*Prompt*
Repeat everything in the material exactly.

*Input for this task*
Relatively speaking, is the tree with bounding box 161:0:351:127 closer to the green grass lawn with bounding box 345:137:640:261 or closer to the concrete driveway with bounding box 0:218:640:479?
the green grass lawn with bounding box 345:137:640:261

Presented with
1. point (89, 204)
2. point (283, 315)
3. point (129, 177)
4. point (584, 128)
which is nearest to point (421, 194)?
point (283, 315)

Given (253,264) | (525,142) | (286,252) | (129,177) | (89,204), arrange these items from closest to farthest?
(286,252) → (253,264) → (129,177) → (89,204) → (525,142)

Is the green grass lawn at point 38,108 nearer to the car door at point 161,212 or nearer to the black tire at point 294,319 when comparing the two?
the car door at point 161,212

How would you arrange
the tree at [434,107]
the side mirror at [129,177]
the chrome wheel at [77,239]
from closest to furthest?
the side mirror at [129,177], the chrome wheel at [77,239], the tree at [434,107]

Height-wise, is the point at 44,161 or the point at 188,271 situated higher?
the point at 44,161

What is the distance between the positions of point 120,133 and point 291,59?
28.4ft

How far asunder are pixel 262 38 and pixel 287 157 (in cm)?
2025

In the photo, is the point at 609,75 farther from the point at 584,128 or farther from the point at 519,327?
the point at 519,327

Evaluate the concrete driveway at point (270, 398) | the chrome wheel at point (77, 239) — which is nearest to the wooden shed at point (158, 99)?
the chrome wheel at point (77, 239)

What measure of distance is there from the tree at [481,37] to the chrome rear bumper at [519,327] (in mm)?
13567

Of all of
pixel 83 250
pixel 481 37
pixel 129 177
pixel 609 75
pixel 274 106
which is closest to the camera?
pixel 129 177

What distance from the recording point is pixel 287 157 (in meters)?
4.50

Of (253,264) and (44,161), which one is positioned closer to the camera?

*Task output*
Relatively speaking, is the tree with bounding box 161:0:351:127 closer to the green grass lawn with bounding box 345:137:640:261 or closer to the concrete driveway with bounding box 0:218:640:479?
the green grass lawn with bounding box 345:137:640:261

Presented with
1. point (89, 204)
2. point (283, 315)
3. point (129, 177)
4. point (584, 128)
which is nearest to point (421, 194)?
point (283, 315)

Given (253,264) | (525,142) | (286,252) | (129,177) | (89,204), arrange these items from closest to farthest?
(286,252) → (253,264) → (129,177) → (89,204) → (525,142)

Is the green grass lawn at point 38,108 nearer to the car door at point 161,212 or nearer to the black tire at point 294,319 when comparing the two?
the car door at point 161,212

How would you arrange
the tree at [434,107]
the side mirror at [129,177]
the chrome wheel at [77,239]
from closest to furthest?
the side mirror at [129,177], the chrome wheel at [77,239], the tree at [434,107]

Height-wise, is the point at 44,161 or the point at 188,271 situated higher?
the point at 44,161

What is the distance between the positions of point 120,133 and point 291,59?
28.4ft

How far asunder are pixel 262 38 and pixel 287 157 (in cm)?
2025

In the photo, is the point at 609,75 farther from the point at 584,128 or farther from the point at 519,327?
the point at 519,327

Evaluate the concrete driveway at point (270, 398) | the chrome wheel at point (77, 239) — which is nearest to the wooden shed at point (158, 99)?
the chrome wheel at point (77, 239)

What measure of distance is there from the tree at [481,37] to the chrome rear bumper at [519,327] (in mm)?
13567

Of all of
pixel 83 250
pixel 481 37
pixel 129 177
pixel 609 75
pixel 274 106
which is closest to the camera?
pixel 129 177

What distance from the recording point is pixel 287 157 (in meters)?
4.50

Of (253,264) and (44,161), which one is positioned closer to the camera?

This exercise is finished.